===== Data to examine

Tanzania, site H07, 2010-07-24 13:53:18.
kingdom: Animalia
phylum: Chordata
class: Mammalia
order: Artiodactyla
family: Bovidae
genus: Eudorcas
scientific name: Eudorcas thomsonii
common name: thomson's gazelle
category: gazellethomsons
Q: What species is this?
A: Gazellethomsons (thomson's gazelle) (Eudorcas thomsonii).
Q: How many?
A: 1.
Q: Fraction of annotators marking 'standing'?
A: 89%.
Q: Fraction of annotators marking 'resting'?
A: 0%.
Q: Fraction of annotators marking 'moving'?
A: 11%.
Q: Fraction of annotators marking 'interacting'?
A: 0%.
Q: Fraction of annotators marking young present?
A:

==========

§ **Problem requirements**
Scan the records for the word "marking". Copy each line where it turns up.

§ **Solution to the exercise**
Q: Fraction of annotators marking 'standing'?
Q: Fraction of annotators marking 'resting'?
Q: Fraction of annotators marking 'moving'?
Q: Fraction of annotators marking 'interacting'?
Q: Fraction of annotators marking young present?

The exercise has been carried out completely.